*** Selected text ***

Supported fields
Datapoints
Datapoints are the core element of katiML. Each datapoint describes a unique piece of data like an image, a video or a document. Below are the supported fields per data type.
"type": "IMAGE",
"metadata": {
"width": "INT",
"height": "INT",
"uri": "STRING", // a uri to the image (supported aws s3, gcp, azure)
"normalized_roi": { // crop of the image the model focuses on
"top": "INTEGER",
"left": "INTEGER",
"height": "INTEGER",
"width": "INTEGER",
"STRING": "STRING" // any key value pair you'd like
},
"brightness": "FLOAT",
"sharpness": "FLOAT",
"contrast": "FLOAT"
}
On top of this, generic fields can be passed like tags, timestamp or GPS coordinates
{
"gps_coordinates": {
"lat": "FLOAT",
"long": "FLOAT"
},
"timestamp": "TIMESTAMP", // default: ingestion time
"tags": {
"STRING": "STRING" // key-value pairs for arbitrary metadata
}
}
Ground Truths
In katiML, ground truths are attached to datapoints. Their format depends on task type.
"groundtruths": [{
"task_type": "CLASSIFICATION",
"class_name": "STRING"

*** Extracted entries ***

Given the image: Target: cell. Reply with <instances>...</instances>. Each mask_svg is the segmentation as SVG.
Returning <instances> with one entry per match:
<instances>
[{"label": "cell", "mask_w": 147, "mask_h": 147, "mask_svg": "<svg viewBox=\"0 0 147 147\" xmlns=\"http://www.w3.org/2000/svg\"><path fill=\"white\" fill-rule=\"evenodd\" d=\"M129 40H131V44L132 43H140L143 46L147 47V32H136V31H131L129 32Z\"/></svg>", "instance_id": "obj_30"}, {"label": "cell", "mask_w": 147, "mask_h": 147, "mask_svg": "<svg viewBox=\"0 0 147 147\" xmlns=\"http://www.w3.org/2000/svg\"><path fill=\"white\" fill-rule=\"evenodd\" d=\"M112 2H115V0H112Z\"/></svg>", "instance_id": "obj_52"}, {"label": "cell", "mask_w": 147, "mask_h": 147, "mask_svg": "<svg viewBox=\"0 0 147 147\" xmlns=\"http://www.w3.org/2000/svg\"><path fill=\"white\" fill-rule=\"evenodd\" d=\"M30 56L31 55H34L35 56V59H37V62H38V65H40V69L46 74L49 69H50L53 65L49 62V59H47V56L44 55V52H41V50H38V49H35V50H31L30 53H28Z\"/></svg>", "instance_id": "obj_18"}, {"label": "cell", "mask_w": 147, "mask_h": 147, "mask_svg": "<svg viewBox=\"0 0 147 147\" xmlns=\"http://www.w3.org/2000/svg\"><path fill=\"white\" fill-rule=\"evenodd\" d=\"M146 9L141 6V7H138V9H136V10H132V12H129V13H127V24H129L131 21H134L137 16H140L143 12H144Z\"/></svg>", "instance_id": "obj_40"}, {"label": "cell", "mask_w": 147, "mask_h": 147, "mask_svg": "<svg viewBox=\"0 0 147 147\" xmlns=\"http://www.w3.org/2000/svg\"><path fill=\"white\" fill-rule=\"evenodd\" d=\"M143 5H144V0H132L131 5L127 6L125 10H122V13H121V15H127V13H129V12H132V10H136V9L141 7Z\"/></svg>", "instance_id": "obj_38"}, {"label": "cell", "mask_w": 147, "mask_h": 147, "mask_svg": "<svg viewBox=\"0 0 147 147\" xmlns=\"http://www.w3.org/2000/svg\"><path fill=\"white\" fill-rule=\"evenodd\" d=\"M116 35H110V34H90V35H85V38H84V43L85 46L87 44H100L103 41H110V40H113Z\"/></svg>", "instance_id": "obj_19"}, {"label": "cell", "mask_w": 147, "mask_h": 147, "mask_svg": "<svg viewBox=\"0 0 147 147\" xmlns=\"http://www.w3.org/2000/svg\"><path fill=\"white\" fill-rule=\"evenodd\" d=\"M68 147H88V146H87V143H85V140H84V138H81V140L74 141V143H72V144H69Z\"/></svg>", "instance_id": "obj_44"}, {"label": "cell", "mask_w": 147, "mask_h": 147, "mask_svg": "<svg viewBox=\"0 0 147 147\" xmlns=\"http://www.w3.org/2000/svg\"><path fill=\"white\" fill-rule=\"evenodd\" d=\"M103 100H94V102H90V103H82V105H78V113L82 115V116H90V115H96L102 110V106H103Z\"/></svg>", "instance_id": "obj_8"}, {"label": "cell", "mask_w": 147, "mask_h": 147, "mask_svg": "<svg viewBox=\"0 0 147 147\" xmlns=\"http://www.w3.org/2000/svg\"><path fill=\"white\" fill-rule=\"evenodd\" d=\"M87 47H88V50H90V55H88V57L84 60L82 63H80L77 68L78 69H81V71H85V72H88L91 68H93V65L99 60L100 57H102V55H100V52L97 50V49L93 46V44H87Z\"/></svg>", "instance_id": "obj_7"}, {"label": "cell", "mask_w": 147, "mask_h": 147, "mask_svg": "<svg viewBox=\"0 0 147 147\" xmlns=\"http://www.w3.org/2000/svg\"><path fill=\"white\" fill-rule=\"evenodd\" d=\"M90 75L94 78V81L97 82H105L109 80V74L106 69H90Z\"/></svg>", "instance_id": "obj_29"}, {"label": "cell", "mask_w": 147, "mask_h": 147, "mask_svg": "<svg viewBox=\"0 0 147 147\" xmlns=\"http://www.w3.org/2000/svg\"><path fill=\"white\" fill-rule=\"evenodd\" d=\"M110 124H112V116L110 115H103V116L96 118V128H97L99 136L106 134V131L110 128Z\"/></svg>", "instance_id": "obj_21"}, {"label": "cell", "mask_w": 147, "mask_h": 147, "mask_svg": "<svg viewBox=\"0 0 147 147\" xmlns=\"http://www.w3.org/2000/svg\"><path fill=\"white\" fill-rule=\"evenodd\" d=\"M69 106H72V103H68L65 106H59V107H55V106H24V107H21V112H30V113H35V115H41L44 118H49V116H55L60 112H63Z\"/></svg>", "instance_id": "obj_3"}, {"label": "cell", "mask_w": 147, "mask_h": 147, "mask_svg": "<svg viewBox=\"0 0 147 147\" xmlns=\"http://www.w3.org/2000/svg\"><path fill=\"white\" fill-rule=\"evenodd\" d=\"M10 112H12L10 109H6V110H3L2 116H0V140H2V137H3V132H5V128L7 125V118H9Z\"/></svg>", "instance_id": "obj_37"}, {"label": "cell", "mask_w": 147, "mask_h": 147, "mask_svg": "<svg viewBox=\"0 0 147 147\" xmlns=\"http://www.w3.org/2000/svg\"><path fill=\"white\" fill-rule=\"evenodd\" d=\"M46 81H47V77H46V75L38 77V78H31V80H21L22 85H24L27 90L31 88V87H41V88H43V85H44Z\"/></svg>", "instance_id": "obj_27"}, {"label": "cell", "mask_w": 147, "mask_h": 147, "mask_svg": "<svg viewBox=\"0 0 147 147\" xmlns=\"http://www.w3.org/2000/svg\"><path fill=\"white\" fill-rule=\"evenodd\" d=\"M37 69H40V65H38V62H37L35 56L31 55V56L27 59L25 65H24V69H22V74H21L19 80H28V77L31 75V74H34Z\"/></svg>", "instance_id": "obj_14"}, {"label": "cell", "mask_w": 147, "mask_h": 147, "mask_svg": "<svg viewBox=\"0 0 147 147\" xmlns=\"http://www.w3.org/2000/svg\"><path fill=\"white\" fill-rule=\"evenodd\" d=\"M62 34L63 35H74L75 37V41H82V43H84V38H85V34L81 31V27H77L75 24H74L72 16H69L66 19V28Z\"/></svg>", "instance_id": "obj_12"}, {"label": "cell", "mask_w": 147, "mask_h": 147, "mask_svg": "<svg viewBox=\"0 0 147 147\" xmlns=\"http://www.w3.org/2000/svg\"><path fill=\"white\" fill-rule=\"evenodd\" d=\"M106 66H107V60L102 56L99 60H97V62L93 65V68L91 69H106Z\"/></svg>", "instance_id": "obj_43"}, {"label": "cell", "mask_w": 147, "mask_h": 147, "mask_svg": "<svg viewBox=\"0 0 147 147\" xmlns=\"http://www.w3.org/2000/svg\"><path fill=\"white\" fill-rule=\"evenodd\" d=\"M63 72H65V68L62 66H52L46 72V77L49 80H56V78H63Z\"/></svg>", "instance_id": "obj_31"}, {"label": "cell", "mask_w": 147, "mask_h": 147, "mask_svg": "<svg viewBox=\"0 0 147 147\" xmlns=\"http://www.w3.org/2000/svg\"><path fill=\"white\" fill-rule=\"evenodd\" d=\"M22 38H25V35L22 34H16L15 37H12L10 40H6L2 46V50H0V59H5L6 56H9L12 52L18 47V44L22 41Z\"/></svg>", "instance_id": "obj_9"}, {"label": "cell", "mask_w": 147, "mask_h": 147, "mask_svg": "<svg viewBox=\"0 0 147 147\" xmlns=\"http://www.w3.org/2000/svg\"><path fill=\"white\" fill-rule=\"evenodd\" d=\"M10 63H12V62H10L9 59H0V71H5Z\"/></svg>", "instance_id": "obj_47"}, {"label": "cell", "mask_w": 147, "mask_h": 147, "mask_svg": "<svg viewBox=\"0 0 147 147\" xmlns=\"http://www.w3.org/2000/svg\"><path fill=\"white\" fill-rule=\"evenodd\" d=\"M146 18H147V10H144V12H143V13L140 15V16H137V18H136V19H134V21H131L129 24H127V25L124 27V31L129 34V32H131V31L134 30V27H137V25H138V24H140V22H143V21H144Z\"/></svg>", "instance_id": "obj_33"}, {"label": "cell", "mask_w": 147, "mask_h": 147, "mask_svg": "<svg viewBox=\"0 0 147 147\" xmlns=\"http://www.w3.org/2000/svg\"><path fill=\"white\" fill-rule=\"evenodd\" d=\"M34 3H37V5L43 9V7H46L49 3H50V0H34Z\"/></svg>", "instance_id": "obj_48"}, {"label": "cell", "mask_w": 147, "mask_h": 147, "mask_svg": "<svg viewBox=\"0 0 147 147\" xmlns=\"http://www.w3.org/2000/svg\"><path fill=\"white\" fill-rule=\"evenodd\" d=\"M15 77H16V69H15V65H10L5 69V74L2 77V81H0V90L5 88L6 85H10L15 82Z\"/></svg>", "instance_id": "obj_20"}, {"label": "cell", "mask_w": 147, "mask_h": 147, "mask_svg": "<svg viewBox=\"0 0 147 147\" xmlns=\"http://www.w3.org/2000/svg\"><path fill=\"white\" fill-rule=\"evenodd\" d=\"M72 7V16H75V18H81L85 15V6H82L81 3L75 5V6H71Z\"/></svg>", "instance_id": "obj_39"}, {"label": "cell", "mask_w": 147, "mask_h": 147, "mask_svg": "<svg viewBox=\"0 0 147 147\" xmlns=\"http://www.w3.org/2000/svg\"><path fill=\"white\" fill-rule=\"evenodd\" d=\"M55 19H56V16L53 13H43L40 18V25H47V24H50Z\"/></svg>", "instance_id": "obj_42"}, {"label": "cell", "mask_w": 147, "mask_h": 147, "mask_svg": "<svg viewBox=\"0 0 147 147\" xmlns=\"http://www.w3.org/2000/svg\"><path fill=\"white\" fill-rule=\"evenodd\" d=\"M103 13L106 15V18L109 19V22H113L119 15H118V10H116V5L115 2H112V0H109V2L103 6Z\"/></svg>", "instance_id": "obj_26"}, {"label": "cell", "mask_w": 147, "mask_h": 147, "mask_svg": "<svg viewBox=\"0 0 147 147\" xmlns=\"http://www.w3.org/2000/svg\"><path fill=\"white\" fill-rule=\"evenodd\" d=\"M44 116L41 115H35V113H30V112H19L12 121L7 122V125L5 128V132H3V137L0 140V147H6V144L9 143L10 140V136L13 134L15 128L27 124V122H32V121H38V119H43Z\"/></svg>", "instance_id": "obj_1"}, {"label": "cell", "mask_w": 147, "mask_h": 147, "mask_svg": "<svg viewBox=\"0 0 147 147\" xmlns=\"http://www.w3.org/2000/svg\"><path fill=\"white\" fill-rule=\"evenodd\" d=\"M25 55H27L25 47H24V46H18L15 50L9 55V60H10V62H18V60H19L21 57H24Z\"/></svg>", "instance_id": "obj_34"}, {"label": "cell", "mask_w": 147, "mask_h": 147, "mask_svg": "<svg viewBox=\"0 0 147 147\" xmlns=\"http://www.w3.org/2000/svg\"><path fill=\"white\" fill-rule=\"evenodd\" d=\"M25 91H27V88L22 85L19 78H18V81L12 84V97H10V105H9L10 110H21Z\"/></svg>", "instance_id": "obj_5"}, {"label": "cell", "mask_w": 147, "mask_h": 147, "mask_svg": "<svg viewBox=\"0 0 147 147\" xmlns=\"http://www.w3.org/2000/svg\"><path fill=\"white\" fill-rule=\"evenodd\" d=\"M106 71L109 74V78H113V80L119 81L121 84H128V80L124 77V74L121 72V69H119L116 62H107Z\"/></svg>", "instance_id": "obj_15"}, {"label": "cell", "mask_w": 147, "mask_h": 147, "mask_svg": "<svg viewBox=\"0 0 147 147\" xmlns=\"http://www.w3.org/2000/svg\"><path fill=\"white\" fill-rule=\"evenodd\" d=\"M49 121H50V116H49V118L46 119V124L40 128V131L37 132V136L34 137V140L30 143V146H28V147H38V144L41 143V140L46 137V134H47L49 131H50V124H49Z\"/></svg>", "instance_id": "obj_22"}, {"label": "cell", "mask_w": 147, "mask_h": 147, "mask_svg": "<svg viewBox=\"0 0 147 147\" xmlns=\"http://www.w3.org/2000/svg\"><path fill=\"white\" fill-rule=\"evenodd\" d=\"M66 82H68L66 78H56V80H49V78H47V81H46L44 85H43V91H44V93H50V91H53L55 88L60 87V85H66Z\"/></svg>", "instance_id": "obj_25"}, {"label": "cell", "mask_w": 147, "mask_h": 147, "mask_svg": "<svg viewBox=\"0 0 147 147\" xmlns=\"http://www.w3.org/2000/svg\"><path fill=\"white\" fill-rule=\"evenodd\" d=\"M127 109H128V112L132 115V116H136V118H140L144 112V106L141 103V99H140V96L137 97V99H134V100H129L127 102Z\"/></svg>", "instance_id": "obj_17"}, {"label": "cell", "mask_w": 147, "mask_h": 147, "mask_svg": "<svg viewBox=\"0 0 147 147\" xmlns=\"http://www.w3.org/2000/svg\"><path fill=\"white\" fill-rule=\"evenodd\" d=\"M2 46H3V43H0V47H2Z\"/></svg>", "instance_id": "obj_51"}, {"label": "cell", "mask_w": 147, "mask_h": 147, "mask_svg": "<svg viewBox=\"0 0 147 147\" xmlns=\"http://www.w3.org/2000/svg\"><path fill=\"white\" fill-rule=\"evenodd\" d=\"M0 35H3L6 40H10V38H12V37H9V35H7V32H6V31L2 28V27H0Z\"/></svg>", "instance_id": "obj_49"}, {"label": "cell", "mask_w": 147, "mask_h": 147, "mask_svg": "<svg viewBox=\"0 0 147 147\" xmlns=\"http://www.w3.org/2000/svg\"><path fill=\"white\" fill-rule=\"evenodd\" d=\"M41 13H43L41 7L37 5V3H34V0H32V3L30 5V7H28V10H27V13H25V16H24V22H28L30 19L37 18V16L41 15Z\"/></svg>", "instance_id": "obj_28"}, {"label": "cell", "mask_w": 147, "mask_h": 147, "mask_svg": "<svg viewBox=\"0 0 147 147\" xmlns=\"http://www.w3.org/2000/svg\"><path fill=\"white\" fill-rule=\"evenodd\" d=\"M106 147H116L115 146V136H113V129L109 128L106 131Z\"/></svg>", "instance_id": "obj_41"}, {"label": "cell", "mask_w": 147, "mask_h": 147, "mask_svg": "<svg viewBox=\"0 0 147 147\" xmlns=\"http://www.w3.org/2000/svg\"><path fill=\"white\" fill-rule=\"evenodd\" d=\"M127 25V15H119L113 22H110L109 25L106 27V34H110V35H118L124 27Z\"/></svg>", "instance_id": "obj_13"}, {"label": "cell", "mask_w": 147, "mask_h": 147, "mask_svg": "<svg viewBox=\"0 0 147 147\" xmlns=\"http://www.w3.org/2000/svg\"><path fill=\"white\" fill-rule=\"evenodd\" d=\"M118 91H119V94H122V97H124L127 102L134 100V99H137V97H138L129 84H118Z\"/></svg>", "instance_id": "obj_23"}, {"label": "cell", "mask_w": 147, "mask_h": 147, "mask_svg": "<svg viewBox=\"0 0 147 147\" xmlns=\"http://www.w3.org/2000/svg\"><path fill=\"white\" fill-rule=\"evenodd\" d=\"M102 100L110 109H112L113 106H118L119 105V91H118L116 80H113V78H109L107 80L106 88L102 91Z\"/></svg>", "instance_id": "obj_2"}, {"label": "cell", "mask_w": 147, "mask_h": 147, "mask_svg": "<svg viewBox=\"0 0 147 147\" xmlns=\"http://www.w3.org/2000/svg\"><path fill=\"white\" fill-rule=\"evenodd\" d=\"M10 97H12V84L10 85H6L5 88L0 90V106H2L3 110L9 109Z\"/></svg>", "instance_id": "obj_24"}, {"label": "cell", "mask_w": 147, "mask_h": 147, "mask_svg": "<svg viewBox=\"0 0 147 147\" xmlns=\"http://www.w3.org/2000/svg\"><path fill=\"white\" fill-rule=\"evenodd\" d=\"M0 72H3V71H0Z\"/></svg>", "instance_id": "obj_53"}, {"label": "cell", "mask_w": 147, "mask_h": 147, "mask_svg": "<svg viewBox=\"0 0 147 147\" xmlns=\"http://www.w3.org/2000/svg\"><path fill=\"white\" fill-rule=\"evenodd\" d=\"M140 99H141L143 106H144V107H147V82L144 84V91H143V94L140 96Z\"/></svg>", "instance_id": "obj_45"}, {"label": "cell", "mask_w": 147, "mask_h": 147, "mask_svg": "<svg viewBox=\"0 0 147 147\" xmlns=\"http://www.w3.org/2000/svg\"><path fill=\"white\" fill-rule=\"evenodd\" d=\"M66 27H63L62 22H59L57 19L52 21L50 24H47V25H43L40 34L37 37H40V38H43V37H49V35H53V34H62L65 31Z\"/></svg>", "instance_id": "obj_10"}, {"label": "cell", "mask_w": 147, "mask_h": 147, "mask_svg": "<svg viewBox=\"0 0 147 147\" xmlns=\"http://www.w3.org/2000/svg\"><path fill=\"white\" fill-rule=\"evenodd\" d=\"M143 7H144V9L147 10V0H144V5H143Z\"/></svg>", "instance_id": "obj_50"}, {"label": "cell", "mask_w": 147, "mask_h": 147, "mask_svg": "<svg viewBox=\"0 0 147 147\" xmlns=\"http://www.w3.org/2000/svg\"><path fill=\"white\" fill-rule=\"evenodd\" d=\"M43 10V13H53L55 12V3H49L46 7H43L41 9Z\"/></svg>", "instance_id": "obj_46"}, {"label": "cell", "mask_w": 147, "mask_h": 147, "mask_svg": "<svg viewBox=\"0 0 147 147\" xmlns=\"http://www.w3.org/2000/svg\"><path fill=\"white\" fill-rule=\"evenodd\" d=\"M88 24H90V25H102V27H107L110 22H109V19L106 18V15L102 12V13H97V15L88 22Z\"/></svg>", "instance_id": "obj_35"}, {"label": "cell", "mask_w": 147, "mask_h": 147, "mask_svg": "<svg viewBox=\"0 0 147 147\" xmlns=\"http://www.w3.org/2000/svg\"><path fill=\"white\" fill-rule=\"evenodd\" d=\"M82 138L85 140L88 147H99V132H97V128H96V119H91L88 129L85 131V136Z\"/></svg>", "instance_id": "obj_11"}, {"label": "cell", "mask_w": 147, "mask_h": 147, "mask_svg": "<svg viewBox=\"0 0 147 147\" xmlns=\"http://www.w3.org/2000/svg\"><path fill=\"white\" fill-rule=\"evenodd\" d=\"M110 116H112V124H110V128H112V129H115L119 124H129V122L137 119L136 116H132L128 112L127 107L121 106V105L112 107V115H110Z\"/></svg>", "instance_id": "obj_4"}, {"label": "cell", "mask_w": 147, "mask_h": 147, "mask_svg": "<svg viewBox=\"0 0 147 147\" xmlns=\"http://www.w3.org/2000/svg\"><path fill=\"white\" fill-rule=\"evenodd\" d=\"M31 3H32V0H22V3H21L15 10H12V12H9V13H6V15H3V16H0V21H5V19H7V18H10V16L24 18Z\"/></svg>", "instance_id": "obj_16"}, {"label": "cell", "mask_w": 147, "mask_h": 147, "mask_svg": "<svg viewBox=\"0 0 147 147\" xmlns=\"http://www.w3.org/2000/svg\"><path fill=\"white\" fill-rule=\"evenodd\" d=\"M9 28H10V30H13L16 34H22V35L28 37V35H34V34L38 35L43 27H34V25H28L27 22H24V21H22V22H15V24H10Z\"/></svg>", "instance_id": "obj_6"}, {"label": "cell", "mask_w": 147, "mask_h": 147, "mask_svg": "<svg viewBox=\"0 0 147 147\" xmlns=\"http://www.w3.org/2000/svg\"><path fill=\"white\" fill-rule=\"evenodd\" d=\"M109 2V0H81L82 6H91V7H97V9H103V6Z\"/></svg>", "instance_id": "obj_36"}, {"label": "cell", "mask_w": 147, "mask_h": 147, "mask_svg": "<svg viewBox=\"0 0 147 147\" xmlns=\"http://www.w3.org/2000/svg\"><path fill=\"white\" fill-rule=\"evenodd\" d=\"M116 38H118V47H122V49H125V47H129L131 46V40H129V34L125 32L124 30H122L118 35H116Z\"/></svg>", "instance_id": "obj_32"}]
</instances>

***

Task requirements: According to the katiML fields page, what value does the timestamp field take by default? These entries come from a separate source.

Solved problem: The ingestion time.